WHAT NEEDS TO BE DONE
Copy out the entries word for word, from the line containing "Which bar is" through the end of the entries, leaving out the pictures.

PROVIDED INFORMATION START

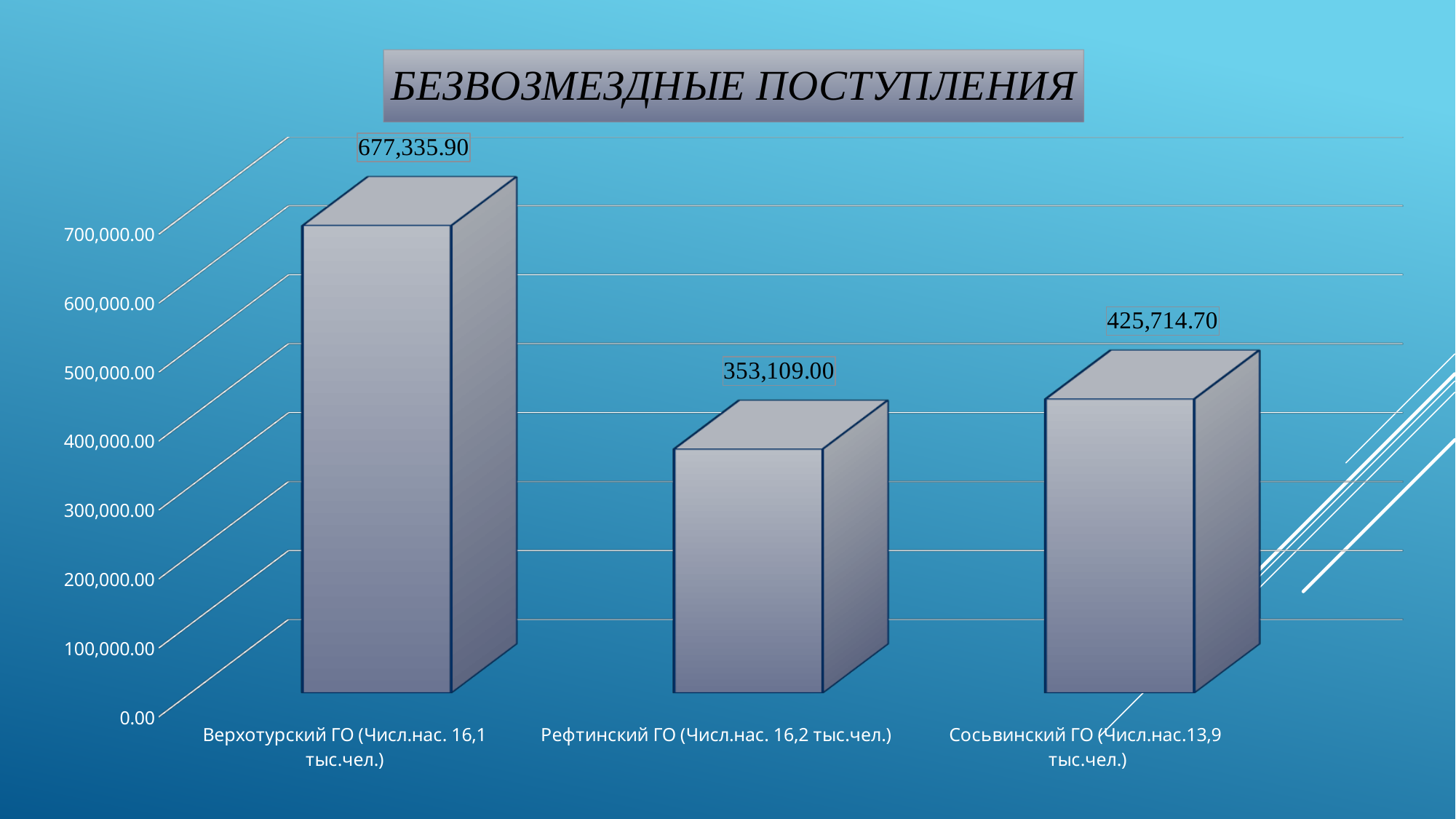
What is the value for Рефтинский ГО? 353,109.00 What is the value for Сосьвинский ГО? 425,714.70 How many categories are shown in the chart? 3 What is the value for Верхотурский ГО? 677,335.90 What is the difference between the values for Сосьвинский ГО and Рефтинский ГО? 72,605.70 Is the value for Рефтинский ГО greater or less than 400,000.00? less Which is larger, the value for Сосьвинский ГО or the value for Рефтинский ГО? Сосьвинский ГО What is the title of the chart? БЕЗВОЗМЕЗДНЫЕ ПОСТУПЛЕНИЯ What kind of chart is shown on the slide? bar chart Which category has the lowest value? Рефтинский ГО What is the difference between the values for Верхотурский ГО and Рефтинский ГО? 324,226.90 Which category has the highest value? Верхотурский ГО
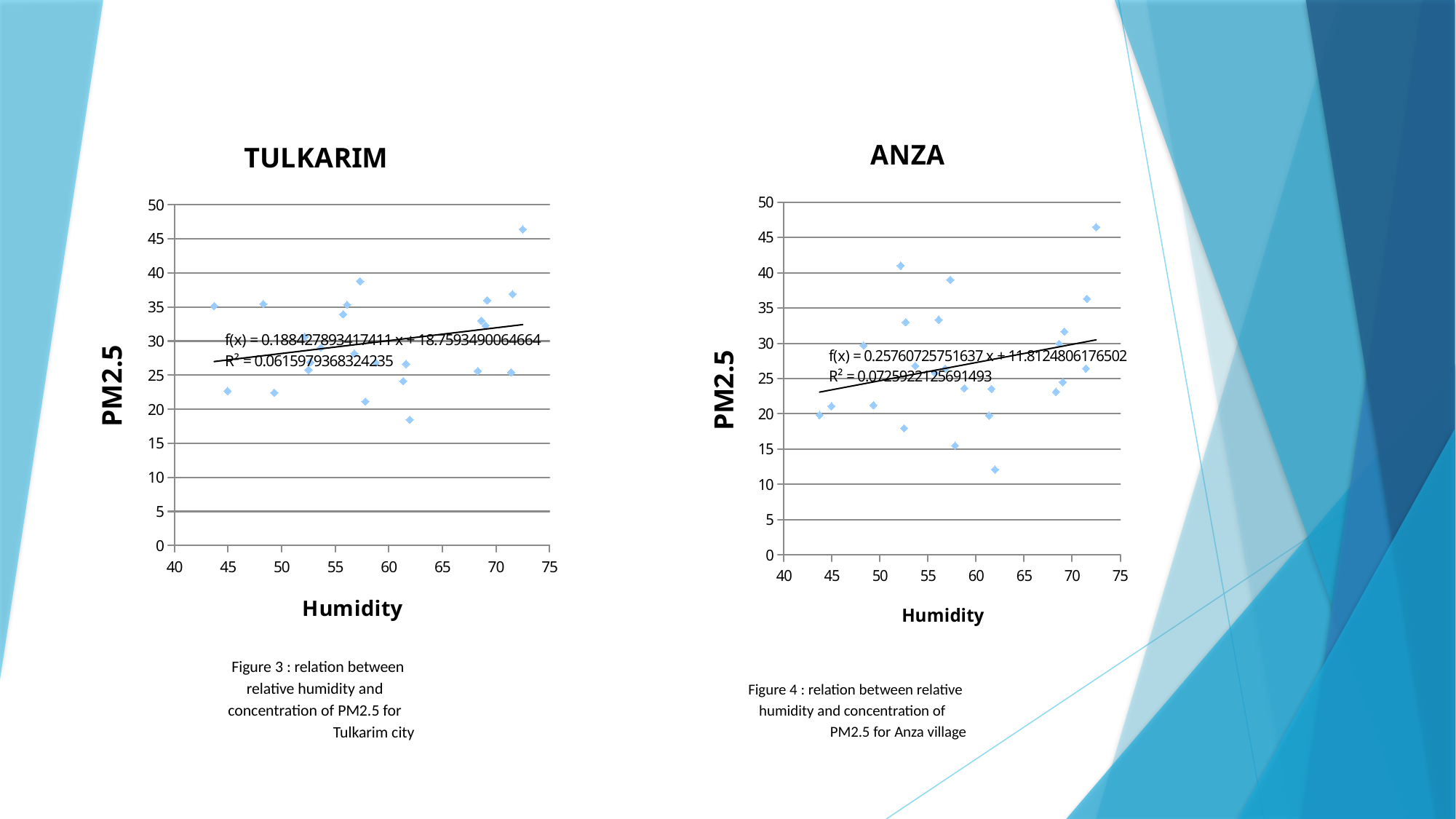
In the ANZA chart, does the trendline rise or fall as humidity increases? rise In the TULKARIM chart, does the trendline rise or fall as humidity increases? rise In the ANZA chart, is the lowest PM2.5 point greater or less than 15? less In the ANZA chart, what is the R² value shown for the trendline? 0.0725922125691493 In the TULKARIM chart, what is the R² value shown for the trendline? 0.0615979368324235 What kind of chart is the TULKARIM chart? scatter chart What is the label of the x axis on the TULKARIM chart? Humidity Which chart has the larger R² value, TULKARIM or ANZA? ANZA In the TULKARIM chart, what is the trendline equation shown? f(x) = 0.188427893417411 x + 18.7593490064664 In the ANZA chart, what is the trendline equation shown? f(x) = 0.25760725751637 x + 11.8124806176502 In the TULKARIM chart, is the highest PM2.5 point greater or less than 45? greater What kind of chart is the ANZA chart? scatter chart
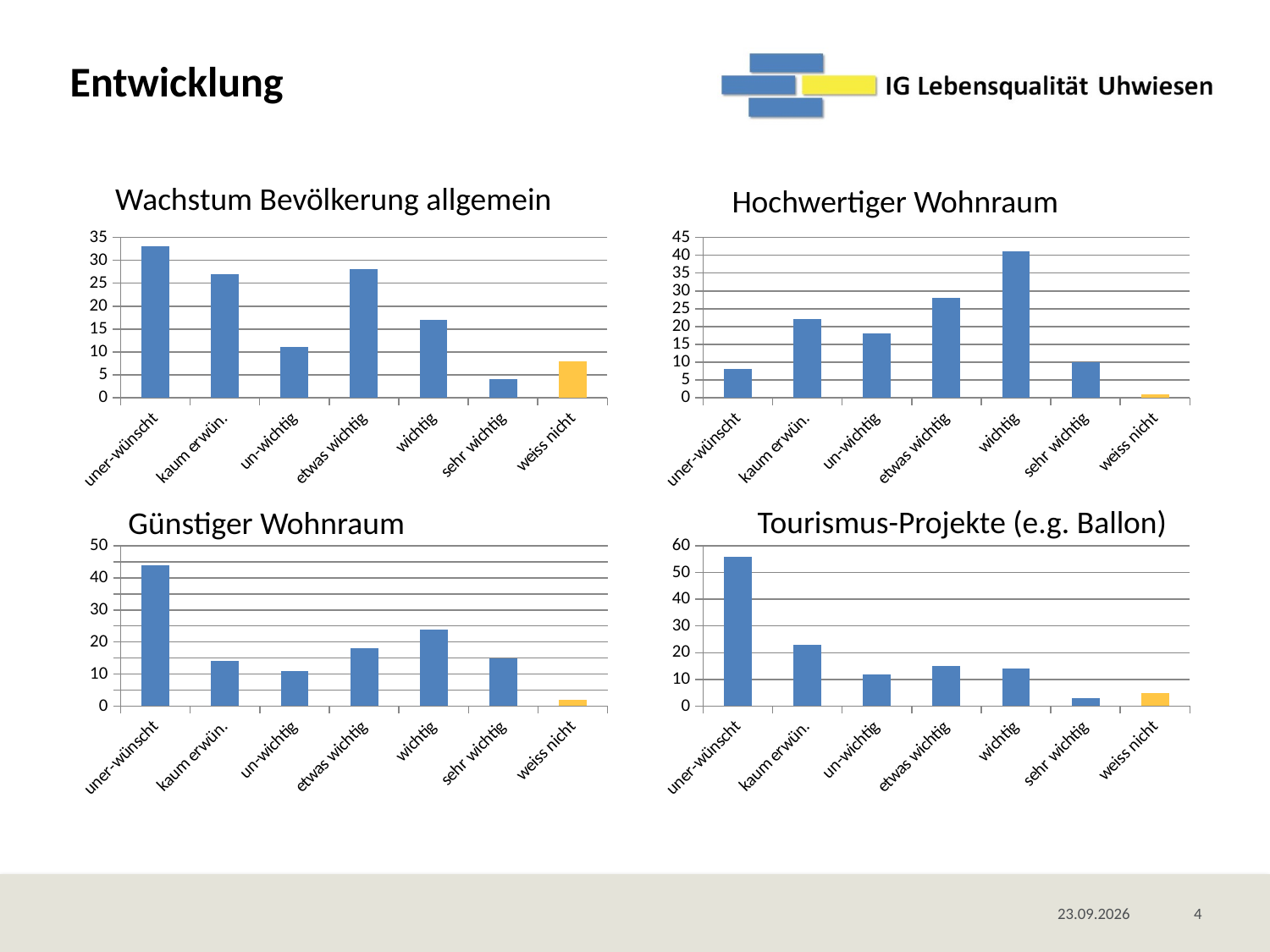
In the "Wachstum Bevölkerung allgemein" chart, which category has the highest value? uner-wünscht In the "Hochwertiger Wohnraum" chart, is the value for uner-wünscht greater or less than 10? less In the "Günstiger Wohnraum" chart, which category has the highest value? uner-wünscht In the "Hochwertiger Wohnraum" chart, which is larger, kaum erwün. or un-wichtig? kaum erwün. In the "Wachstum Bevölkerung allgemein" chart, which category has the lowest value? sehr wichtig In the "Wachstum Bevölkerung allgemein" chart, is the value for uner-wünscht greater or less than 30? greater In the "Tourismus-Projekte (e.g. Ballon)" chart, is the value for uner-wünscht greater or less than 50? greater In the "Tourismus-Projekte (e.g. Ballon)" chart, which category has the lowest value? sehr wichtig What kind of chart is "Wachstum Bevölkerung allgemein"? bar chart In the "Hochwertiger Wohnraum" chart, which category has the highest value? wichtig How many categories are shown on the x axis of the "Tourismus-Projekte (e.g. Ballon)" chart? 7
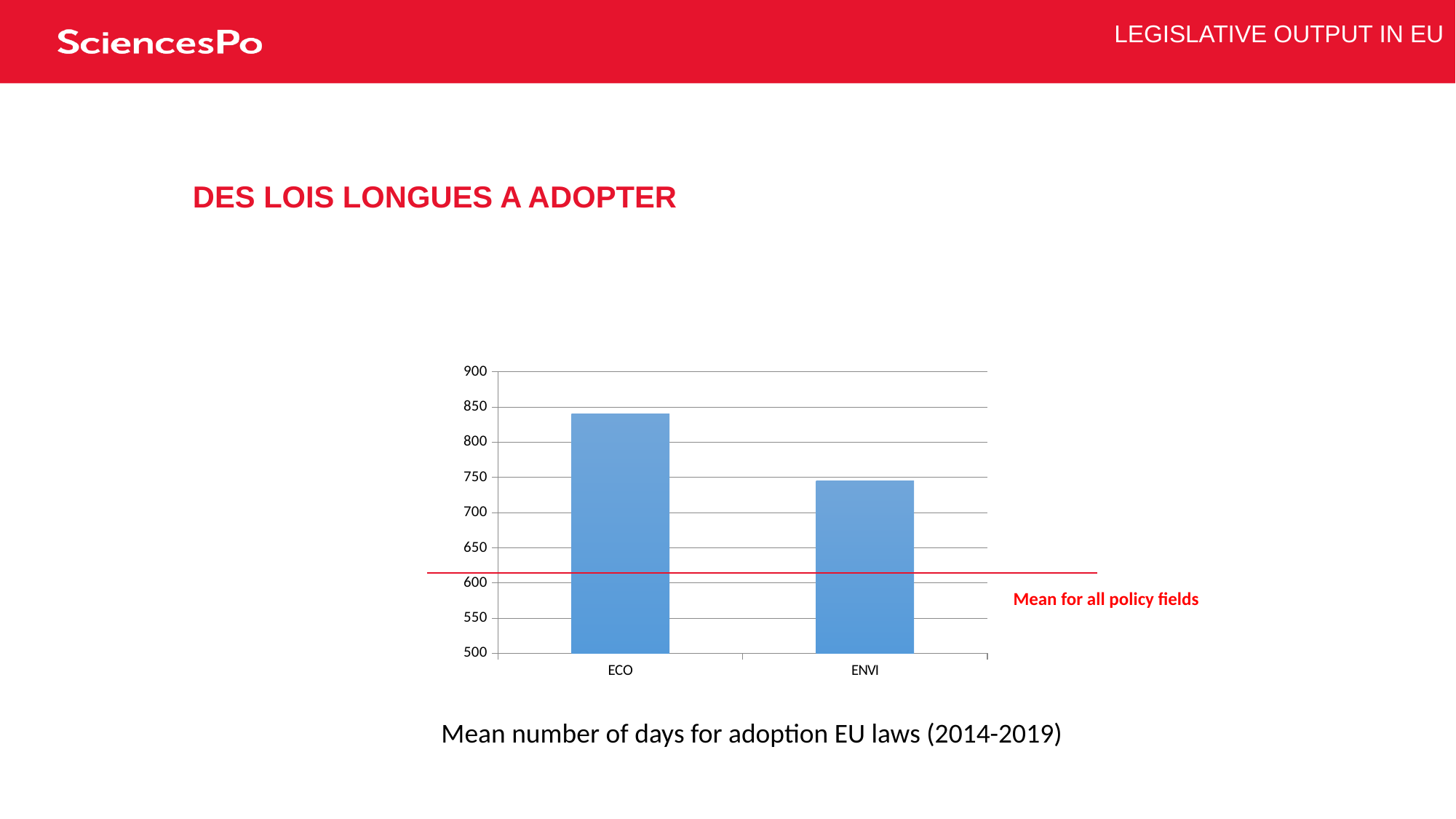
Which bar is taller, ECO or ENVI? ECO Which category has the lowest bar in the chart? ENVI What kind of chart is shown on the slide? bar chart Is the value for ECO greater or less than 800? greater Do the bar values rise or fall from ECO to ENVI along the x axis? fall How many categories are plotted on the x axis of the chart? 2 What does the red horizontal line on the chart represent, according to its label? Mean for all policy fields Is the value for ENVI greater or less than 800? less What is the caption printed below the chart? Mean number of days for adoption EU laws (2014-2019) Is the value for ENVI greater or less than 700? greater Which category has the highest bar in the chart? ECO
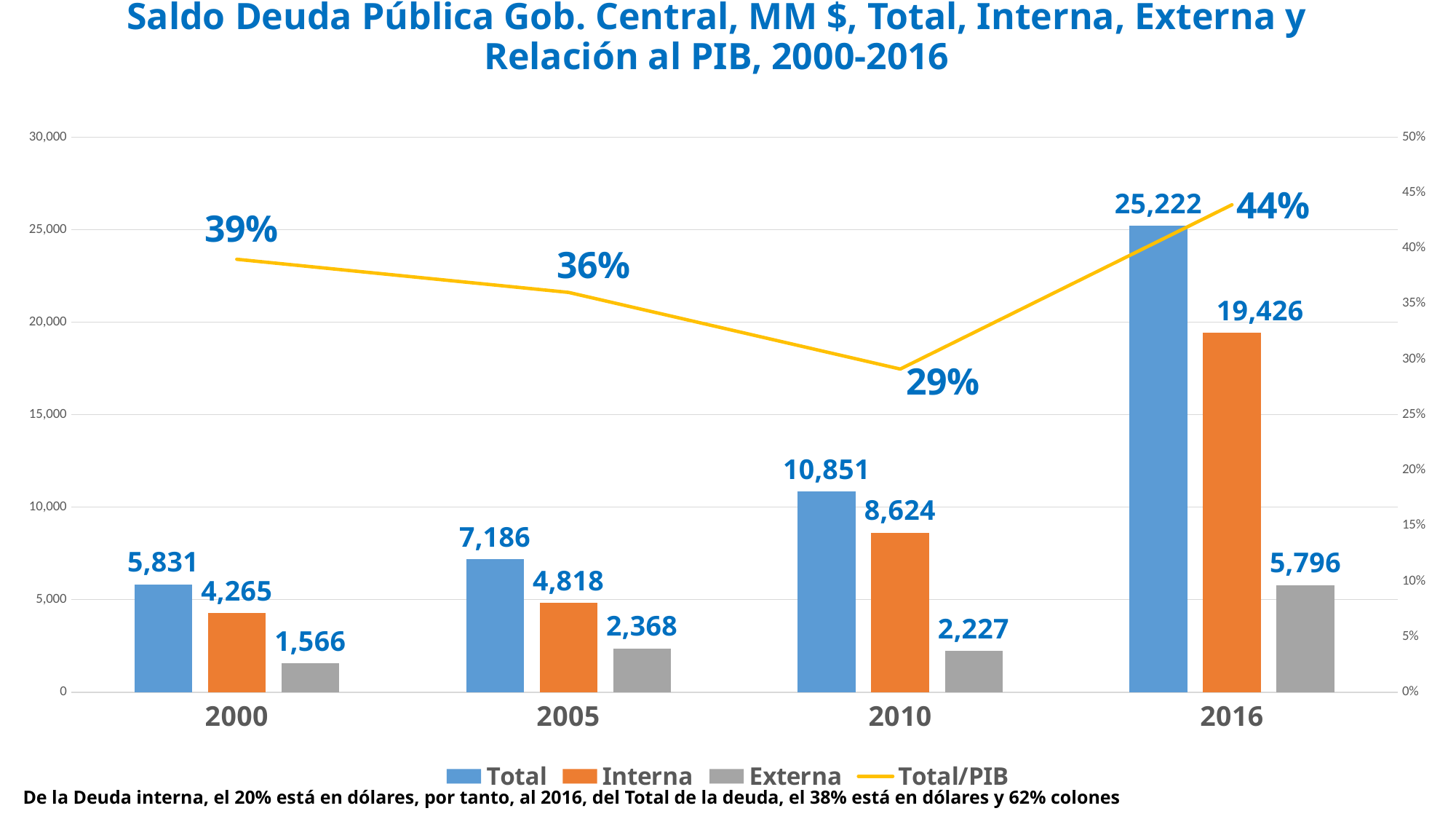
How many years are shown on the x axis? 4 How many series does the legend list? 4 What kind of chart is this? Combined bar and line chart Which is larger, the Externa value for 2005 or the Externa value for 2010? 2005 What is the difference between the Total and Interna values in 2000? 1,566 What is the Total/PIB ratio for 2010? 29% What is the Total debt value for 2016? 25,222 In which year is the Total/PIB ratio lowest? 2010 What is the Externa value for 2010? 2,227 What is the Interna value for 2005? 4,818 Does the Total debt rise or fall from 2000 to 2016? Rise In which year is the Total debt highest? 2016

PROVIDED INFORMATION END

EXERCISE ANSWER
Which bar is taller, ECO or ENVI? ECO Which category has the lowest bar in the chart? ENVI What kind of chart is shown on the slide? bar chart Is the value for ECO greater or less than 800? greater Do the bar values rise or fall from ECO to ENVI along the x axis? fall How many categories are plotted on the x axis of the chart? 2 What does the red horizontal line on the chart represent, according to its label? Mean for all policy fields Is the value for ENVI greater or less than 800? less What is the caption printed below the chart? Mean number of days for adoption EU laws (2014-2019) Is the value for ENVI greater or less than 700? greater Which category has the highest bar in the chart? ECO
How many years are shown on the x axis? 4 How many series does the legend list? 4 What kind of chart is this? Combined bar and line chart Which is larger, the Externa value for 2005 or the Externa value for 2010? 2005 What is the difference between the Total and Interna values in 2000? 1,566 What is the Total/PIB ratio for 2010? 29% What is the Total debt value for 2016? 25,222 In which year is the Total/PIB ratio lowest? 2010 What is the Externa value for 2010? 2,227 What is the Interna value for 2005? 4,818 Does the Total debt rise or fall from 2000 to 2016? Rise In which year is the Total debt highest? 2016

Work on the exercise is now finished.